Si vous dirigez une entreprise, en particulier dans les secteurs réglementés, ce manque de visibilité est dangereux. Les attaques se multiplient. La sophistication augmente. Et les lacunes en matière de rapports signifient que les dirigeants peuvent sous-estimer à la fois la fréquence et l’exposition au risque. La plupart des modèles de réponse aux menaces s’appuient encore sur des informations accessibles au public, ce qui vous empêche de savoir ce qui se passe réellement. Si vous êtes PDG ou DSI et que vous n’élaborez pas activement une stratégie en fonction des incidents non signalés, vous ne saisissez pas l’ampleur réelle de la menace. La plupart des entreprises se trouvent déjà dans le rayon d’action de l’explosion, mais elles n’ont pas encore vu l’éclair.
Il y a là un décalage culturel. En 2020, le Ransomware semblait être une perturbation. Aujourd’hui, il s’agit d’un risque opérationnel persistant. Il influe sur la manière dont les directeurs financiers envisagent l’assurance, dont les directeurs de l’exploitation évaluent la continuité et dont les directeurs techniques allouent le budget de l’infrastructure. La nouvelle réalité n’est pas seulement la multiplication des attaques, c’est aussi le fait que la plupart d’entre elles opèrent dans l’obscurité. Cela signifie que votre prochaine révision de stratégie doit tenir compte des mouvements latéraux dans le réseau, des points d’entrée multiples et des cas probables de compromission non détectée.
L’IA transforme fondamentalement les opérations de Ransomware.
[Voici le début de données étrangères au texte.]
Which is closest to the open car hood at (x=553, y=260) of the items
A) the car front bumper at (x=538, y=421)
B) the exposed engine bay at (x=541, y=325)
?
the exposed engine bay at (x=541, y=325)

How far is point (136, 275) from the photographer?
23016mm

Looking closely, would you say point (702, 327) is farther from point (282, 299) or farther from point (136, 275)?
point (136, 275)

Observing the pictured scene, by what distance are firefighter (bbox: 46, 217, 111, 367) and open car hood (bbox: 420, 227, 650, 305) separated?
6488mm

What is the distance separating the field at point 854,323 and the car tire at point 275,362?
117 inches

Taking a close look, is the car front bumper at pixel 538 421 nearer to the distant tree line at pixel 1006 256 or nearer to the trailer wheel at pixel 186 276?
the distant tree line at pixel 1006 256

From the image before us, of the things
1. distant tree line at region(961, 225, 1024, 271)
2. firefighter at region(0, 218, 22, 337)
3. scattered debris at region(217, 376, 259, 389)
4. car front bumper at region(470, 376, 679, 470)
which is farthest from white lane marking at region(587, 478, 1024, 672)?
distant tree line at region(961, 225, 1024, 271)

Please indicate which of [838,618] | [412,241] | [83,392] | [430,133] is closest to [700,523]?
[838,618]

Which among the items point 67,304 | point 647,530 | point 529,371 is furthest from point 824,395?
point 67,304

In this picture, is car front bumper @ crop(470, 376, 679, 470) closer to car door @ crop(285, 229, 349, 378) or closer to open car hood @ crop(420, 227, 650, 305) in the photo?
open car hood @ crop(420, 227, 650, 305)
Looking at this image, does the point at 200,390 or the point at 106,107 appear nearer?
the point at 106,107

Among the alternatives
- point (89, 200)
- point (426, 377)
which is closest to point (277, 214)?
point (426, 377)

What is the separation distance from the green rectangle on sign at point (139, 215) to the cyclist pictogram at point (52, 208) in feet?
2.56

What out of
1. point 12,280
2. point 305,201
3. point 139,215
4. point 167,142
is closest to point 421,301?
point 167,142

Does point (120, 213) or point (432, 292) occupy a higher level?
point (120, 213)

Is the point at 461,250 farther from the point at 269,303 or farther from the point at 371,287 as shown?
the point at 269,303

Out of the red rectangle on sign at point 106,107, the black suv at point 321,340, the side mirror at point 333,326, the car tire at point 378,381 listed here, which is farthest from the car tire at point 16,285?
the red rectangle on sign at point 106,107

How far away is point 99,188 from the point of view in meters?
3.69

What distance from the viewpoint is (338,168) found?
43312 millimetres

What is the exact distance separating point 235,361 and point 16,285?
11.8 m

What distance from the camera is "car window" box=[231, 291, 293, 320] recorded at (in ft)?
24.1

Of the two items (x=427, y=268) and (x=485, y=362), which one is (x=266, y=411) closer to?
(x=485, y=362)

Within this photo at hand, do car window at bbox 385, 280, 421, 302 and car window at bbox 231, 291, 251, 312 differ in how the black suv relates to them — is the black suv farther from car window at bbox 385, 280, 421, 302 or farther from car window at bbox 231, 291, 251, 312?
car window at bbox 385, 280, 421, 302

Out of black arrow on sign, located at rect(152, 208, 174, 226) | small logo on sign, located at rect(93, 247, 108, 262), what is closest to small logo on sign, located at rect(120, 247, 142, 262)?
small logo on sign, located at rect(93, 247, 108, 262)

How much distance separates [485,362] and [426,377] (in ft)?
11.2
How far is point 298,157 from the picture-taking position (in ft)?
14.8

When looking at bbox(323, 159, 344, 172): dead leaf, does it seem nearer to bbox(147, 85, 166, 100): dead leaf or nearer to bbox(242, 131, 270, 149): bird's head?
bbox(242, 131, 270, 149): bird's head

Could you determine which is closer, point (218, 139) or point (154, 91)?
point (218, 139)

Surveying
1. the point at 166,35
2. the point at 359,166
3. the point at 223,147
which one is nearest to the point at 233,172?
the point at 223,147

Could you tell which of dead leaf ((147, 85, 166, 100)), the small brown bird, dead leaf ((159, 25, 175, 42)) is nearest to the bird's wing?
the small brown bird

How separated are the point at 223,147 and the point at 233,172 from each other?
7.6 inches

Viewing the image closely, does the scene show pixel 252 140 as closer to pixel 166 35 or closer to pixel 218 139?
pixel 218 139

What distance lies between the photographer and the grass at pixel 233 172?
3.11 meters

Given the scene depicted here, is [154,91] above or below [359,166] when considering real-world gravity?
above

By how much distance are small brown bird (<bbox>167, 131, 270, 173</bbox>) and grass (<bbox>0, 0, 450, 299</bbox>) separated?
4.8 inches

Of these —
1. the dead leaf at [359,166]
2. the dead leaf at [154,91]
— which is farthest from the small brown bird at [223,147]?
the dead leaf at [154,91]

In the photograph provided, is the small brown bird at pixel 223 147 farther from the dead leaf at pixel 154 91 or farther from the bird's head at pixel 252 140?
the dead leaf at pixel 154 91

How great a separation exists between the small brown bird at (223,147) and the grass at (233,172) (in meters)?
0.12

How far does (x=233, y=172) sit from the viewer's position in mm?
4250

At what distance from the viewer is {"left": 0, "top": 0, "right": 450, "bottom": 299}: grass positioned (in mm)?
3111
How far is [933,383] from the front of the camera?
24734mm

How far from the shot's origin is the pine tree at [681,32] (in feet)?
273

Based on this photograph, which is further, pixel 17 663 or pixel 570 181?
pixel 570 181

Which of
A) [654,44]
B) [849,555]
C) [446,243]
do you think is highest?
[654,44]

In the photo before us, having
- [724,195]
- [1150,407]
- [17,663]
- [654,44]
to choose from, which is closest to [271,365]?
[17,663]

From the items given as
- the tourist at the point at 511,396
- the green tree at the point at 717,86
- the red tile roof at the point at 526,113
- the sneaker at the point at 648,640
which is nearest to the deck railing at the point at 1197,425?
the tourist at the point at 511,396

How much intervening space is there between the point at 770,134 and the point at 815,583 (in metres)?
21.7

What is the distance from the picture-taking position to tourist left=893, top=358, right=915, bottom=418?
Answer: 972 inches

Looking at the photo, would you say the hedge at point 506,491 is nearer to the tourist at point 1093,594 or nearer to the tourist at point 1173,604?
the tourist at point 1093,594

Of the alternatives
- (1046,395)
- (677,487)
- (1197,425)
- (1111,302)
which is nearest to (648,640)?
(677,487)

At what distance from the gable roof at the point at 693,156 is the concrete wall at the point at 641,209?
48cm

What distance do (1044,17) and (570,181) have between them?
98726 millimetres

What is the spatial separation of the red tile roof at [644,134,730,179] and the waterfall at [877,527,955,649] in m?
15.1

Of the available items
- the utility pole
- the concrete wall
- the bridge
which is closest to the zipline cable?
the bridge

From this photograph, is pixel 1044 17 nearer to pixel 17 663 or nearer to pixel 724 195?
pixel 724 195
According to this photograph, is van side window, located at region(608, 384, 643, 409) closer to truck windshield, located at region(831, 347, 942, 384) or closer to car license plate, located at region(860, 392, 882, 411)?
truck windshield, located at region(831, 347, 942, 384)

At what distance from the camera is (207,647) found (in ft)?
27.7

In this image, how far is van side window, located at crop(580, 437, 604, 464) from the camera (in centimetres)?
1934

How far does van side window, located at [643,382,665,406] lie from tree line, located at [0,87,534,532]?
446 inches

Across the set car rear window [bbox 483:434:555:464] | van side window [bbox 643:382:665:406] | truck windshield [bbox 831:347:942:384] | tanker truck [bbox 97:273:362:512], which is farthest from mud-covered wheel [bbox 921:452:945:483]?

L’intelligence artificielle ne sert plus seulement à alimenter les moteurs de recommandation et les chatbots, elle a carrément atterri du mauvais côté de la cybersécurité. En 2025, nous avons assisté au premier cas très médiatisé d’un groupe de Ransomware détournant un modèle de langage, le Claude d’Anthropic. Ils l’ont utilisé pour automatiser chaque étape de l’attaque : reconnaissance, exploitation et vol de données. Il n’y a pas d’opérateur intermédiaire humain. Il s’agit là d’une nouvelle catégorie de menaces.
Les groupes de Ransomware ne font plus dans le smash-and-grab. Ils se déplacent de manière automatisée, précise et à grande échelle grâce à l’IA. Pensez-y : vous pouvez désormais mener une cyberopération qui évolue instantanément, s’adapte à de nouveaux environnements et reste invisible plus longtemps. Ce n’est pas seulement une menace, c’est un avantage mécanique. Et chaque étape que ces attaquants automatisent creuse l’écart entre leur capacité offensive et les méthodes défensives traditionnelles.
La plupart des outils existants n’ont pas été conçus pour arrêter les attaquants autonomes et adaptatifs. Les pare-feu statiques et les modèles comportementaux dépassés ne suffisent plus. Si votre pile de sécurité n’évolue pas, n’apprend pas en temps réel et n’opère pas à proximité des terminaux, vous laissez la place aux intrusions basées sur l’IA. Les conseils ne peuvent pas attendre. Le manque d’outils s’accélère, tout comme la vitesse d’infiltration.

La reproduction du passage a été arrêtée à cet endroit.